Continua nella rivista la riflessione sul tema della casa, che aveva trovato nel convegno SIAT del giugno 2017 uno specifico momento di riflessione (cfr. Atti del fascicolo LXXI – 2, pp. 106-169). In questo numero abbiamo chiesto a Luca Davico, coordinatore del Rapporto Giorgio Rota, di commentare l’analisi della crisi abitativa torinese, alla luce dei dati raccolti ed elaborati dal Rapporto 2017. Anche il progetto Atlas – edito nel 2018 a cura di Urban Center, Centro Einaudi e Rapporto Rota medesimo – offre e rielabora dati sugli scenari abitativi torinesi, qui recensiti da Agata Spaziante, mentre il quadro storico sul patrimonio residenziale popolare del Novecento, discusso nel seminario di maggio 2018, è sintetizzato da Federico Coricelli e Caterina Quaglio. La qualità degli spazi pubblici è studiata nella recentissima Guida all’arte pubblica nei quartieri torinesi, curata sempre da Davico, con Marzia Bolle e Rosaria Scira, recensita da Rossella Maspoli; mentre la contestualità di tanti “qui” diversi e contrastanti, illustrata da Sesto Giriodi, è commentata da Davide Rolfo.
Due sguardi originali sulla cultura architettonica di Torino sono offerti anche dalle Cronache della vita della Società. Baruch Lampronti presenta una riflessione sulla Sinagoga, soffermandosi sul riesame storico-critico dell’attività dell’ingegner Giorgio Olivetti. Nel quadro degli itinerari della app Architettour, promossa e implementata dalla SIAT, viene presentato
il tema delle botteghe e caffè storici, nel quadro di un accordo tra la Società e la Camera di Commercio di Torino, volto a valorizzare le specificità architettoniche del mondo economico cittadino (itinerario studiato da tre specializzandi in Beni architettonici del Politecnico: Bruna Casanova, Alberto Gnavi e Giulia Scano).

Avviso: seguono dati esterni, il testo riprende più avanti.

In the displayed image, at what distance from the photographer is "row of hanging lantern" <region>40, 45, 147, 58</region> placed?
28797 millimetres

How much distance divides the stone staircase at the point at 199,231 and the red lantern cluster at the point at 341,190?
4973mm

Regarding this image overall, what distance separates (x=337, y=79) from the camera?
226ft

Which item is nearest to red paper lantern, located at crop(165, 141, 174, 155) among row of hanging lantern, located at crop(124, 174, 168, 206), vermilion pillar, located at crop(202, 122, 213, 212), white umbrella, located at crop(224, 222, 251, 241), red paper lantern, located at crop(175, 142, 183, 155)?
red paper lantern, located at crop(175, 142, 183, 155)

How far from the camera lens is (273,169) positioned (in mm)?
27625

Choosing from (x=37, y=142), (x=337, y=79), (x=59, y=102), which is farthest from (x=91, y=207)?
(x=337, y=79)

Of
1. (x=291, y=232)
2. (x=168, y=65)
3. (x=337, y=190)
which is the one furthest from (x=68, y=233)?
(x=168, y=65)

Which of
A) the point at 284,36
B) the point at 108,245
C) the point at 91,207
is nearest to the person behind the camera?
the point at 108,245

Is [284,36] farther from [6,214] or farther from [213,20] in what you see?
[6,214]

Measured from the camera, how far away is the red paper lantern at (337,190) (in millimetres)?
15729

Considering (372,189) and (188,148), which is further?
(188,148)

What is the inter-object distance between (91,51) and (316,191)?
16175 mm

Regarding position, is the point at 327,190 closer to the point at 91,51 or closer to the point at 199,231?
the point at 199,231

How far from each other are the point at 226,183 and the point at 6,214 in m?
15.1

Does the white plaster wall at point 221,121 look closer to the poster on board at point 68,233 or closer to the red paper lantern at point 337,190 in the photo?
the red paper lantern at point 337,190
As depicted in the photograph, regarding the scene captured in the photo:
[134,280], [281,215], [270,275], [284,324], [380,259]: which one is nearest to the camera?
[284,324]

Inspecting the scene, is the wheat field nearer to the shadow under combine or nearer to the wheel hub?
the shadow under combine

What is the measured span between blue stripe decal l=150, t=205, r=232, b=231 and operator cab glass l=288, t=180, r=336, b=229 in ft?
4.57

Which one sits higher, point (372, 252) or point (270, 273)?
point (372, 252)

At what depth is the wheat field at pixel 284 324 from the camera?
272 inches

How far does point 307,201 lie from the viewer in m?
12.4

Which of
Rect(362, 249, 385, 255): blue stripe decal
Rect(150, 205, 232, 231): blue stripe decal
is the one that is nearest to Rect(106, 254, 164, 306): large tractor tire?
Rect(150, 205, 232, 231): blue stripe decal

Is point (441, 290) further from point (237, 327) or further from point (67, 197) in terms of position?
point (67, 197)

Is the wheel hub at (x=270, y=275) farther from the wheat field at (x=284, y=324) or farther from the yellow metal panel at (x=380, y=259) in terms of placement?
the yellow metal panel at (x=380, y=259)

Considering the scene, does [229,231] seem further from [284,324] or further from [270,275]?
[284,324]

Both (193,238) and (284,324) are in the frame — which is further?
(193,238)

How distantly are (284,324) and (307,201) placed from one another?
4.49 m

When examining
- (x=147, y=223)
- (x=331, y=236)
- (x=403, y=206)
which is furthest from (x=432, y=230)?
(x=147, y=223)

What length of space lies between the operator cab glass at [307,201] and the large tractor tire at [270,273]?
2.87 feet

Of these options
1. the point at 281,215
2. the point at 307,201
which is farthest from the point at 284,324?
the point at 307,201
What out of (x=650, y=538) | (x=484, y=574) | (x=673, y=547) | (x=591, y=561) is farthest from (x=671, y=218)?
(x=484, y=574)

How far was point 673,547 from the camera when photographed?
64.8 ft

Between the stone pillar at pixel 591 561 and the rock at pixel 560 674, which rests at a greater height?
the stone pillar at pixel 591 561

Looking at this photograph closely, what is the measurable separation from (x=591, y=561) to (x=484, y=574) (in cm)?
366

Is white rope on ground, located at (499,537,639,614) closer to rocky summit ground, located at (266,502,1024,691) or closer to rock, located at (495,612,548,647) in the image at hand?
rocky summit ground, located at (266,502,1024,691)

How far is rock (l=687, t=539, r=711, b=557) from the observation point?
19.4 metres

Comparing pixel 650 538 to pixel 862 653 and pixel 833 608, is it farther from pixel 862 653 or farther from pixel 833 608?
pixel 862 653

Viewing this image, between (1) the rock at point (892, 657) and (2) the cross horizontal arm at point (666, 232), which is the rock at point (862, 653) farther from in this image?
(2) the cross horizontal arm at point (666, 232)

Scorrendo i dati, ma scorrendo anche i volti dei nostri studenti e dei nostri concittadini, sempre più ci accorgiamo come il nostro “qui” sia costruito su una pluralità di identità e di intrecci complessi, che sono esito di dinamiche storiche e di relazioni internazionali con tanti “altrove”, ormai costitutive delle competenze e delle specificità espresse dal nostro territorio. Viceversa, le risorse intellettuali e professionali che “qui” maturano, nella scuola e nell’ambiente  professionale politecnico, trovano anche ”altrove” campi di espressione ampi e interessanti. Sappiamo che i luoghi non sono indifferenti, e che le dinamiche territoriali sono interdipendenti, ma certamente le separazioni tra “qui” e “altrove” meritano di essere ridiscusse. La “fuga” di cervelli o la “attrazione” di cervelli non paiono più categorie attuali, se in ogni momento ciascuno di noi puoi offrire un contributo allo sviluppo e alla qualità della vita in parti diverse del globo.